Report how many lines in the listing below contain the word "elevated", giving only that number.

# RECORDS FOR THIS EXERCISE:

· · · ·

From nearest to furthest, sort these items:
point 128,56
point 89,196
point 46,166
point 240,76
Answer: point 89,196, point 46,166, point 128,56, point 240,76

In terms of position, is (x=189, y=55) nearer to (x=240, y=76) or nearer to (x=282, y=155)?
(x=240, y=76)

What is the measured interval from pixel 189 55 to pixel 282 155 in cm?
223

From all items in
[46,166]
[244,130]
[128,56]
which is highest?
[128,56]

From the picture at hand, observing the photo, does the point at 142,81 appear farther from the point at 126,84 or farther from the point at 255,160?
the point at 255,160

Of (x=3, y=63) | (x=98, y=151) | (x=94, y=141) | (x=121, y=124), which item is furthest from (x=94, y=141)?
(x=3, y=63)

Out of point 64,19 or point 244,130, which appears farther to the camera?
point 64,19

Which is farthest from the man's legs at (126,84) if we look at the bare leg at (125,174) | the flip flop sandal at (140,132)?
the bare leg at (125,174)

· · · ·

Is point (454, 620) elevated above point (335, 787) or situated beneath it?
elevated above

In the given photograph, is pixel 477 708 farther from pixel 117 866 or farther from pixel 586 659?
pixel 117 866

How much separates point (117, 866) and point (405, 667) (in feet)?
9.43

· · · ·

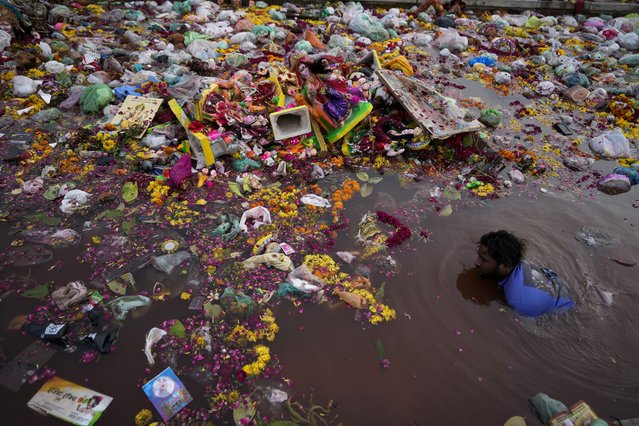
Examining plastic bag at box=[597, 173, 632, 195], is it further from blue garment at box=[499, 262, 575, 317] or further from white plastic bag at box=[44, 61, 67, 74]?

· · · ·

# SOLUTION:
2